### GOAL
Everything from the line containing "How distant from" down to the last line of the entries below must be transcribed exactly, and nothing else.

(Collected data)

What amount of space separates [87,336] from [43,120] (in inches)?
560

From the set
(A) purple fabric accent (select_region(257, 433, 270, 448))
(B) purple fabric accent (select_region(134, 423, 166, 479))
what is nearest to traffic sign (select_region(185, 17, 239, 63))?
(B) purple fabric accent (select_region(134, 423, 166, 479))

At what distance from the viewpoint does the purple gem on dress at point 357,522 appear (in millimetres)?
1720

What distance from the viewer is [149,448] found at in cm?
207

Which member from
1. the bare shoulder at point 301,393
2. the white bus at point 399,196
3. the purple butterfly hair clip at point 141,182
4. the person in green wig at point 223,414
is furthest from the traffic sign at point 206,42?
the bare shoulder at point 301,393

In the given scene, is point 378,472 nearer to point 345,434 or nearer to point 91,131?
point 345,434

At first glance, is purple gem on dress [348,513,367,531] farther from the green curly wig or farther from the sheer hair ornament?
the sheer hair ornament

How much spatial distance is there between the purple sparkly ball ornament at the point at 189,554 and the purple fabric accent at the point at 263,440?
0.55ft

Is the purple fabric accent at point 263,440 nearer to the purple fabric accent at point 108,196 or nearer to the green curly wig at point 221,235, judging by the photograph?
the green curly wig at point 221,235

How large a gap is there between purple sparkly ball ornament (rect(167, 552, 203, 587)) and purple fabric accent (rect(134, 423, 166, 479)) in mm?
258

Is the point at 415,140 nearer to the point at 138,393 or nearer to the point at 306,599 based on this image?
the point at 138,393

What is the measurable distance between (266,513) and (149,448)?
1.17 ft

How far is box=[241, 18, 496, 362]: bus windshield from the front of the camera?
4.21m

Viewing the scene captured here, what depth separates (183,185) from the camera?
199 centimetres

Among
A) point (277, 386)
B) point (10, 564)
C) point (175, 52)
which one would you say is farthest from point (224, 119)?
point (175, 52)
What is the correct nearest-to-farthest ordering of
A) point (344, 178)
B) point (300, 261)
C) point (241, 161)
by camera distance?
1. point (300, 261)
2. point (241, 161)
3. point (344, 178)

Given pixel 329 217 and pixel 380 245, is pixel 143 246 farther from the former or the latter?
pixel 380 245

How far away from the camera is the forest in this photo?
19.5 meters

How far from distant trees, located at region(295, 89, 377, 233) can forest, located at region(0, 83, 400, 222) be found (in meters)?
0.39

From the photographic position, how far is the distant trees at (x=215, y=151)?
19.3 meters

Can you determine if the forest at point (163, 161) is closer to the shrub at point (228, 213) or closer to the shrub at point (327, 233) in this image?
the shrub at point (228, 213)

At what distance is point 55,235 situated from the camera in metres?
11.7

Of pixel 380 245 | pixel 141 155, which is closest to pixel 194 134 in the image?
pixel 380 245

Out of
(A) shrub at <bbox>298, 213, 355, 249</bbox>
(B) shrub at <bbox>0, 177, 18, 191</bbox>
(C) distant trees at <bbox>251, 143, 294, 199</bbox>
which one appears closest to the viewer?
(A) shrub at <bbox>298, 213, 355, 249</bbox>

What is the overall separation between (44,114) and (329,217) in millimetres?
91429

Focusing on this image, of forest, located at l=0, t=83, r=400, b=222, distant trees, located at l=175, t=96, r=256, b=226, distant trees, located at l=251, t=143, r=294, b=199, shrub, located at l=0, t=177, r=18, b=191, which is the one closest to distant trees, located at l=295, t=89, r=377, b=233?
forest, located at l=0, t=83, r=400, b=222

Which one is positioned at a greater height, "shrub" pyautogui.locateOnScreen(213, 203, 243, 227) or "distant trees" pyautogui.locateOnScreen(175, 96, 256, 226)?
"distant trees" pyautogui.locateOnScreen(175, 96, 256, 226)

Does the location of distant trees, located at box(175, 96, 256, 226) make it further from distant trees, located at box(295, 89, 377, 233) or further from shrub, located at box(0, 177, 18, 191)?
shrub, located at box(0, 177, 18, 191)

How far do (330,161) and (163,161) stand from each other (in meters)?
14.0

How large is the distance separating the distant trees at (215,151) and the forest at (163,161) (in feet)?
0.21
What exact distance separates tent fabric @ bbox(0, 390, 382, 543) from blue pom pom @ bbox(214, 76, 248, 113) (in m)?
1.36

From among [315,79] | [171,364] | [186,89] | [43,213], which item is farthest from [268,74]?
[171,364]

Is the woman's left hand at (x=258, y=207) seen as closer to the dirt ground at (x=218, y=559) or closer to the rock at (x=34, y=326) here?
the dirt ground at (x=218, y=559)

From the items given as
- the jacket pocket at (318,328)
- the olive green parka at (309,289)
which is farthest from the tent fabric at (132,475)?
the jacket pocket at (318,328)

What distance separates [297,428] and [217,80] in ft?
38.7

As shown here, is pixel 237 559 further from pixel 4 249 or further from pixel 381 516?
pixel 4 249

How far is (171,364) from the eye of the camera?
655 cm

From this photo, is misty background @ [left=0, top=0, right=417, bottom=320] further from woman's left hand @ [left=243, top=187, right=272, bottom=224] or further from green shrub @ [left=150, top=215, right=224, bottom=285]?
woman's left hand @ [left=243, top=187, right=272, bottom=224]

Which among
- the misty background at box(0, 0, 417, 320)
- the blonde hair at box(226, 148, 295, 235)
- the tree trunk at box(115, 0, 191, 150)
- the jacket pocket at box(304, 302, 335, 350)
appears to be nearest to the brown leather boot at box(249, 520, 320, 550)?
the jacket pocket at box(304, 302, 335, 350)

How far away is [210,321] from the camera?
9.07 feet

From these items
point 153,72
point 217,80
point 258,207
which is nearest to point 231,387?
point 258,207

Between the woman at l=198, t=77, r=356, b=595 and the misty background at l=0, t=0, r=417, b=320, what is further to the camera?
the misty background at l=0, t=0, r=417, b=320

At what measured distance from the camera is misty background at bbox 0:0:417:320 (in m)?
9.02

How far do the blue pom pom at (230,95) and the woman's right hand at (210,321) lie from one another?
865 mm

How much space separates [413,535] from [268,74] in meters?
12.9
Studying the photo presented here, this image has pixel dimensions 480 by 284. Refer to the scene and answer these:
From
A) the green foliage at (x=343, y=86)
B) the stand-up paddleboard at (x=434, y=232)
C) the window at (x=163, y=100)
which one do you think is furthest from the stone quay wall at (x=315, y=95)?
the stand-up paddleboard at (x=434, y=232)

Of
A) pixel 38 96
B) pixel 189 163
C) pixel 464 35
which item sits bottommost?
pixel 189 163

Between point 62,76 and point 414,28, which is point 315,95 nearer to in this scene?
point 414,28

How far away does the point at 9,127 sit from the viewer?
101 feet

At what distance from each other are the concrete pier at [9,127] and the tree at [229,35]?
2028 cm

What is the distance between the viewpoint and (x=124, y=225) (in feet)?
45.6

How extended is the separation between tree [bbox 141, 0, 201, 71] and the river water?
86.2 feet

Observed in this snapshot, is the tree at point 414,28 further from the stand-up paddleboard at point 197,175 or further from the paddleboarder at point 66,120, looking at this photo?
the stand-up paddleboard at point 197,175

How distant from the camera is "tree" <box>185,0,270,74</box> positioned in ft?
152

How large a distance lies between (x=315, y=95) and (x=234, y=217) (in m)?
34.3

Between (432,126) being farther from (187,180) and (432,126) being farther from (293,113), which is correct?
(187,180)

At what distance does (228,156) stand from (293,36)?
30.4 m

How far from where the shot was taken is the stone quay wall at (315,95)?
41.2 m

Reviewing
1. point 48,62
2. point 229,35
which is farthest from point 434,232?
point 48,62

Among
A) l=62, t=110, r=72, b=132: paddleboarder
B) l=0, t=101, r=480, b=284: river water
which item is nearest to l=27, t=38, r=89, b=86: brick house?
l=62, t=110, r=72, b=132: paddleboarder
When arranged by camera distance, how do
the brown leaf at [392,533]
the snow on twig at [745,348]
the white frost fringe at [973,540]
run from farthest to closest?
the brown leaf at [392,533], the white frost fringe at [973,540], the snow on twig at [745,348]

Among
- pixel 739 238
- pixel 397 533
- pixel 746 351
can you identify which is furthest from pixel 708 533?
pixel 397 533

### WORKED ANSWER
How distant from the camera is "tree" <box>185,0,270,74</box> positioned in ft?
152

How large a distance lies between (x=315, y=95) and (x=234, y=217) (in m)?
34.3

Between (432,126) being farther from (187,180) and (432,126) being farther from (293,113), which is correct?
(187,180)

At what distance does (228,156) stand from (293,36)?
30.4 m

How far from where the shot was taken is the stone quay wall at (315,95)?
41.2 m

Reviewing
1. point 48,62
2. point 229,35
which is farthest from point 434,232?
point 48,62

Among
A) l=62, t=110, r=72, b=132: paddleboarder
B) l=0, t=101, r=480, b=284: river water
which item is nearest to l=27, t=38, r=89, b=86: brick house?
l=62, t=110, r=72, b=132: paddleboarder
When arranged by camera distance, how do
the brown leaf at [392,533]
the snow on twig at [745,348]
the white frost fringe at [973,540]
run from farthest to closest?
the brown leaf at [392,533], the white frost fringe at [973,540], the snow on twig at [745,348]

Among
- pixel 739 238
- pixel 397 533
- pixel 746 351
can you identify which is furthest from pixel 708 533?
pixel 397 533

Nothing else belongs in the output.